Тем временем впереди стоящие начали куда-то топать. Я последовал за ними к темному провалу пещеры. Оглянувшись, похолодел от страха: за мной ровной цепочкой тянулись кровавые следы одного ботинка. Около входа началась возня.

- Коз-злы!!! Отпустите, бл…!!! Пидоры!!! Не хочу тут гнить!!! – голос сорвался на визг, какой бывает, если суке переедут лапу гусеницы танка.

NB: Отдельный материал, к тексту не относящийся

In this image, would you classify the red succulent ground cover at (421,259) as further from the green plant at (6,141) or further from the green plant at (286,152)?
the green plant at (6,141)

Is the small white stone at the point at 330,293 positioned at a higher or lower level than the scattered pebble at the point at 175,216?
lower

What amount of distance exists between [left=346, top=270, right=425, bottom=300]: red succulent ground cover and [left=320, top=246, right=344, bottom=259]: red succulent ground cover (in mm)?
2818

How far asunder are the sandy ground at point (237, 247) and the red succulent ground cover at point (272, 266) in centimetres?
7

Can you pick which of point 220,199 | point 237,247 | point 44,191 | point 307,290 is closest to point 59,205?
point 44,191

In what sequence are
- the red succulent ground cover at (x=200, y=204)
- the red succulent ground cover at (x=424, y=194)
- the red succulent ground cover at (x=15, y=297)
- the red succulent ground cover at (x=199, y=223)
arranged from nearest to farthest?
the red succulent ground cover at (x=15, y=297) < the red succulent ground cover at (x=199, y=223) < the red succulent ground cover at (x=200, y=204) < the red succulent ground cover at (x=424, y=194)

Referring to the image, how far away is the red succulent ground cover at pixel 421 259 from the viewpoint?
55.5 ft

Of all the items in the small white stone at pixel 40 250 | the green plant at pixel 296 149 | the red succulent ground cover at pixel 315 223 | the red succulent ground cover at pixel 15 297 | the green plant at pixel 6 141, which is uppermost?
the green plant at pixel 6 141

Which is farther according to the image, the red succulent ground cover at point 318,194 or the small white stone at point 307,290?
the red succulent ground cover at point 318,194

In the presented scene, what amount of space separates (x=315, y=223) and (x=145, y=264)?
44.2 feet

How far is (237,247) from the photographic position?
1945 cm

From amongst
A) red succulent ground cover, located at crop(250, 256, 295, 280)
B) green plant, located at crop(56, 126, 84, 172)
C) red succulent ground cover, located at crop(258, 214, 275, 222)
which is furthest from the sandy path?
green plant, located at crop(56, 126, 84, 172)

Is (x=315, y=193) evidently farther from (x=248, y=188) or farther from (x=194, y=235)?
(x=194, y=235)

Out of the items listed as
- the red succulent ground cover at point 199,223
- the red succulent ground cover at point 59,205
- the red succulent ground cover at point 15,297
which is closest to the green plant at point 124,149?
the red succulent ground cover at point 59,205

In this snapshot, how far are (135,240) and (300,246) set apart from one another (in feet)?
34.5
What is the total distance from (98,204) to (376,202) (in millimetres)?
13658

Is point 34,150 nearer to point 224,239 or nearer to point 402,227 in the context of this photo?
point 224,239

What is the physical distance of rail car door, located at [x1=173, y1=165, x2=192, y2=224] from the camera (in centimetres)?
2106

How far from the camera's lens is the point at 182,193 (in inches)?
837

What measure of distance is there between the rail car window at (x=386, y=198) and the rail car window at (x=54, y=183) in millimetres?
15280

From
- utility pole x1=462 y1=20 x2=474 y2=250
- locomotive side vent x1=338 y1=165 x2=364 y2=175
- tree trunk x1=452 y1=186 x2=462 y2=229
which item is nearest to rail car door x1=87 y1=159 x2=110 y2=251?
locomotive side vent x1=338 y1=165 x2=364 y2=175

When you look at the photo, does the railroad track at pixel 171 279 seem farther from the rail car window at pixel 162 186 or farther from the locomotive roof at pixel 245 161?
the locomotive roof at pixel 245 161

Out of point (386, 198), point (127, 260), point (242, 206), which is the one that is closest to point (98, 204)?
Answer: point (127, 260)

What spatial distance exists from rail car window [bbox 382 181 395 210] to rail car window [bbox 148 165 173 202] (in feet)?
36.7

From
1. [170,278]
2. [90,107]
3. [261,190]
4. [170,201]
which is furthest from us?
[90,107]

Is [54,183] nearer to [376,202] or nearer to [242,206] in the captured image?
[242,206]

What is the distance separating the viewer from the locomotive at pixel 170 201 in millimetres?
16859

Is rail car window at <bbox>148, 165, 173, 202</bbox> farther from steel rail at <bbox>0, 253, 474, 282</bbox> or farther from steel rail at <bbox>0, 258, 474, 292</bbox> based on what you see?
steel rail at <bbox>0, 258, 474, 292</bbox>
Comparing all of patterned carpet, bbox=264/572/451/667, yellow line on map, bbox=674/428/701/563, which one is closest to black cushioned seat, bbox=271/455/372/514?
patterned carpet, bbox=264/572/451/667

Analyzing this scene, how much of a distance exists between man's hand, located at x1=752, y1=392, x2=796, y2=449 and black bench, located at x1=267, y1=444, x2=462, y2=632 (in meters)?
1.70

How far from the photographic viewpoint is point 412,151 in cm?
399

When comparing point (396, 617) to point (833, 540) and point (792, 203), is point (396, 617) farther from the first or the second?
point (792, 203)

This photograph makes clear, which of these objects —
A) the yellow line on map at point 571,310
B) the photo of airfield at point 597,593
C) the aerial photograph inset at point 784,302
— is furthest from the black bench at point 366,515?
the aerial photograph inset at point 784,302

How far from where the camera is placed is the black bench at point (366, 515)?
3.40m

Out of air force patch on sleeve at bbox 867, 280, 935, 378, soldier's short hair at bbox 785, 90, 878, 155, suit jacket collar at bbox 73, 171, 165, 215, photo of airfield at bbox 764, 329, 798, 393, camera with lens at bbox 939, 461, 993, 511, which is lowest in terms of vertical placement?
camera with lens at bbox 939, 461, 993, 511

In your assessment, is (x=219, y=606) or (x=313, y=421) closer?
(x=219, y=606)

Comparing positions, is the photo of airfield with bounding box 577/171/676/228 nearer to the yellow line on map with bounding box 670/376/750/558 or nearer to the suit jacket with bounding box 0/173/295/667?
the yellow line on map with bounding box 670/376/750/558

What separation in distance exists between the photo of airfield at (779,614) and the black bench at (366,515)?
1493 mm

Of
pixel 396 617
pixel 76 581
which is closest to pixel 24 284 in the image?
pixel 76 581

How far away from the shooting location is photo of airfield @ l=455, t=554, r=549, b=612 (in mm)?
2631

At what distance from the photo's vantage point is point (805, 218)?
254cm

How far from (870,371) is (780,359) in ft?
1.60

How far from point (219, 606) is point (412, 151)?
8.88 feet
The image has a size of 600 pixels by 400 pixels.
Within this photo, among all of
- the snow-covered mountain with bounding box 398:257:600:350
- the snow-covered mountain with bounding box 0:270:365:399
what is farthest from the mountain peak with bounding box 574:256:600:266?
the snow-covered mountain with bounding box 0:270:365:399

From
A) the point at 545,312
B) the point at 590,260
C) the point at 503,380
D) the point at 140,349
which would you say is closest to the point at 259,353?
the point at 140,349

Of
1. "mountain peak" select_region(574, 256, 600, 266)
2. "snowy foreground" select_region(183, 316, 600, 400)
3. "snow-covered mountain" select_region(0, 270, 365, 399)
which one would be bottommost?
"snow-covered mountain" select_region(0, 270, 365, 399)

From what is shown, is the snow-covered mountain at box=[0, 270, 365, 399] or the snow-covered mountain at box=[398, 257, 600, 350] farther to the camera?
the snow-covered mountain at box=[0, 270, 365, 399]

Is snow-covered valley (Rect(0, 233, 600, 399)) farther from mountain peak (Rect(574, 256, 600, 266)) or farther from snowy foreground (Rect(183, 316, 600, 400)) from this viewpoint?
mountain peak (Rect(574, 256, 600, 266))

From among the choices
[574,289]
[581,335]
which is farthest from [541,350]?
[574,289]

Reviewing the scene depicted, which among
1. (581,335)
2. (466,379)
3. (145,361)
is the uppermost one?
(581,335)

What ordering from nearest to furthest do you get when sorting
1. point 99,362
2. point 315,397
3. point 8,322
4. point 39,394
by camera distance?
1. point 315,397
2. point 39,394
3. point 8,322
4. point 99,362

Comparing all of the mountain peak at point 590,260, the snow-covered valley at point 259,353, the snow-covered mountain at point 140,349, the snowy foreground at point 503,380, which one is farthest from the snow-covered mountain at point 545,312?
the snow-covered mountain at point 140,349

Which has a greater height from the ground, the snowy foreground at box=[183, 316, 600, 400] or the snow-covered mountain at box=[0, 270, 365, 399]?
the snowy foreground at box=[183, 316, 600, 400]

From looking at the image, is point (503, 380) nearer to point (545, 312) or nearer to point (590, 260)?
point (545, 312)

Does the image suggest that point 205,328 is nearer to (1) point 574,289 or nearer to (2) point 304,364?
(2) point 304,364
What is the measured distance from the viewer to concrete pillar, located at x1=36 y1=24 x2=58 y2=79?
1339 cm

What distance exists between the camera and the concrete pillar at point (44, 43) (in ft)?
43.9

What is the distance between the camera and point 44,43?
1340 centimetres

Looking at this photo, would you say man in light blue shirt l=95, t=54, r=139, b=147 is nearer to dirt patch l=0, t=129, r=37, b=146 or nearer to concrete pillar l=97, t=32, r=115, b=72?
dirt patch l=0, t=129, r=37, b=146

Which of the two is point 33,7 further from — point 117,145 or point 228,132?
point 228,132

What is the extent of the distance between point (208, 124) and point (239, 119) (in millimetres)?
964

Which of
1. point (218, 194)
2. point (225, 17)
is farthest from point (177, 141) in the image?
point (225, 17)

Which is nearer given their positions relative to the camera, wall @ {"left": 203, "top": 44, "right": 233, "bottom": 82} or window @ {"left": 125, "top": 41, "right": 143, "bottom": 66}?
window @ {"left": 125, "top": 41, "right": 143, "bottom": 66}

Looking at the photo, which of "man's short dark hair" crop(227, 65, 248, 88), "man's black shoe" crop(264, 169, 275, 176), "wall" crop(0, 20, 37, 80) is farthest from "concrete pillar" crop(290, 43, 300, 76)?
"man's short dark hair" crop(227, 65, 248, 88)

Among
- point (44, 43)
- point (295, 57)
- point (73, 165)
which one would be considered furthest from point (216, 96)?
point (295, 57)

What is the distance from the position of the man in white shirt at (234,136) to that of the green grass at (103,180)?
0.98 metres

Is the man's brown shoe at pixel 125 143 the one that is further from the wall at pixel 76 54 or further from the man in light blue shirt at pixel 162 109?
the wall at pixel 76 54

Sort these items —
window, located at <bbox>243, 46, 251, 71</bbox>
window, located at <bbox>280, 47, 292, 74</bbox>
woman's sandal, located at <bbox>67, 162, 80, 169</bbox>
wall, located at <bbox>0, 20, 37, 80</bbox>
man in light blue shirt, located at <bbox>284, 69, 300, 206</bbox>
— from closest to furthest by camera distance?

Глухой удар и опять стало тихо. Передо мной распахнул свою ненасытную пасть зев пещеры. Я споткнулся и, посмотрев вниз, увидел кровавый отпечаток своих ног на ладони лежащего. Пальцы нервно согнулись, видно, рефлекс.

- Иди, иди, щас черножопые ублюдки появятся, они его добьют, - я поднял глаза, из темноты на меня уставились два бесноватых огня зрачков уродливого солдафона.

Я натужно вздохнул и взвалил на плечи бездыханное тело своего соратника.

- Придурок, - плевок, грубый, пренебрежительный голос, стук деревяшки о камень.

- Из таких придурков святых делают, - хрипловато-ироничный баритон, прельщающий каким-то необъяснимым внутренним достоинством, - смотри, он еще из твоего зада осколки вытаскивать будет.

Последовал неприятный смех, я обернулся. Из тьмы за знакомым мне уже грузным силуэтом выступила тень. Мне удалось разглядеть только бритый затылок и жилистую руку, закрывающую камнем вход в пещеру. Запахло серой, кто-то впереди зажег факелы.но вставать - пытка.ас предупредять хотя бы за неделюхолодно.лядетьс


Следующие дни показались мне каким-то лихорадочным бредом. Узкий лаз пещеры вывел меня на свет божий, от которого хотелось щуриться и прятаться в тень. Затем нас развезли, как я понял, по разным отделениям, больше мне уже не довелось видеть нервный профиль Астрофоба. Живя, словно какое-то бессмысленное существо, в грязной маленькой комнатенке, пахнущей пенициллином и спиртом, наблюдая только потрескавшийся потолок и заскорузлые простыни одинакового, когда-то белого цвета, я впервые в жизни ощутил, какое это счастье: просто быть и иметь возможность выбирать, ибо теперь я ее лишился, а, как известно, имеем - не ценим…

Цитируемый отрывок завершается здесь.